We make every effort to see all patients in a timely manner, but patients with the most critical and life-threatening conditions must be given a priority. While this may mean that during busy times some patients whose conditions are not life-threatening may need to wait a period of time, we want you to be assured that if your pet ever comes in with such a life-threatening condition, you will be given the same priority. If we anticipate an extended wait, we will do our best to keep you informed of the situation. We appreciate your patience and understanding. Our emergency veterinarians are committed to giving each patient and owner the time necessary for proper diagnosis and treatment, as well as a thorough explanation. When it is your turn, you and your pet will receive the same time and consideration.


Why am I not allowed to be with my pet at all times?

In order to quickly assess each patient and determine stability, monitor any changes in the status of your pet, decrease wait times and provide a safe work environment, we do all examinations, diagnostics, treatments and surgery in our treatment area without the client being present. Emergency cases can be very traumatic for clients to see and having clients in the treatment area would inhibit patient care for all our patients. We are a very busy practice with cases that often come in unexpectedly, and there is simply not enough room to have every client sit with their pet while we treat them. If your animal is stable, and you would like to wait with your pet in an exam room, please inform the technician and we will have you wait there until a doctor is available. This can increase your wait time at our hospital, but we will do our very best to treat your pet as quickly as possible.


Why are there longer wait times at an emergency hospital?

Just like a human emergency room, we do not take appointments. This means that many patients can arrive all at once and that can cause delays in the treatment of stable patients when critical animals come through the door and require immediate life-saving care. Each patient is triaged as they arrive and although we try to treat each patient on a first-come, first-served basis, this is not always feasible when a less stable patient arrives at the hospital.


Why is someone else's pet being seen before mine?

All pets are triaged to see which patients are more critical than others. If another patient has been moved ahead of your pet, that patient has been found to be less stable than your animal and may require life-saving efforts.


Why does everything seem to cost more at an emergency hospital?

An emergency hospital is very expensive to maintain.
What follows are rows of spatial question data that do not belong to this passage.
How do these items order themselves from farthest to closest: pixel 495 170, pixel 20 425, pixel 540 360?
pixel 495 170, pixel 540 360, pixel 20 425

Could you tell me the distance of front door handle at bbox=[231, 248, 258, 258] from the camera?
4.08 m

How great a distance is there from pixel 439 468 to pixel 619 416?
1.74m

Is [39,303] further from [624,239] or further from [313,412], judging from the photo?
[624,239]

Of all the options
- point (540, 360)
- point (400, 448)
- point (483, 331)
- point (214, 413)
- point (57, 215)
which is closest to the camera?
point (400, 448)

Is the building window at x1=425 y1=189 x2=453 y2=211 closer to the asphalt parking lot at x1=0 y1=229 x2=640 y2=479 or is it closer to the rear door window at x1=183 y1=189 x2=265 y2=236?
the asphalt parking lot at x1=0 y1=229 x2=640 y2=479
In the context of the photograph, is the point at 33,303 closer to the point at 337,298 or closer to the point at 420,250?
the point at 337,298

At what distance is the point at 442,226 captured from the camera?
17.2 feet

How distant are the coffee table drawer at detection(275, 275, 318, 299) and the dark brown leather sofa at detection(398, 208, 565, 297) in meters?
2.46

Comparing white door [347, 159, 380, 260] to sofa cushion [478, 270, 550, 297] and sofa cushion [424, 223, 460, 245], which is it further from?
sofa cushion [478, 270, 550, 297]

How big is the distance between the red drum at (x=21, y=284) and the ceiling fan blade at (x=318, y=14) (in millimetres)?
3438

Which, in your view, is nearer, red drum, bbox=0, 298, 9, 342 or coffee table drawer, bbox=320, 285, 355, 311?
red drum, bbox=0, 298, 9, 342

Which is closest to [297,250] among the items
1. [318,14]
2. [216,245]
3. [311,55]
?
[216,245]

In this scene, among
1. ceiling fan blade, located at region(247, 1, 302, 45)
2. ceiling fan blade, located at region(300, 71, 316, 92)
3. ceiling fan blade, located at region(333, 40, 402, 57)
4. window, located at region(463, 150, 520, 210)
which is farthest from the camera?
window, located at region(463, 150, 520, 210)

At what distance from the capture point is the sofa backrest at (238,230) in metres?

The hospital must be fully staffed with emergency trained veterinarians and technicians, whether two patients come through the door or twenty. Maintaining this state of readiness and a state-of-the-art hospital with the latest equipment to treat every possible emergency that comes through the door is very costly. We do our best to offer affordable emergency services but emergency care is typically going to be more expensive than your primary veterinarian for these reasons.

This hospital is not government owned or subsidized (like county hospitals). We are a private business. We must charge for the services and care that we provide in order to stay in business and provide care for all our patients that need us.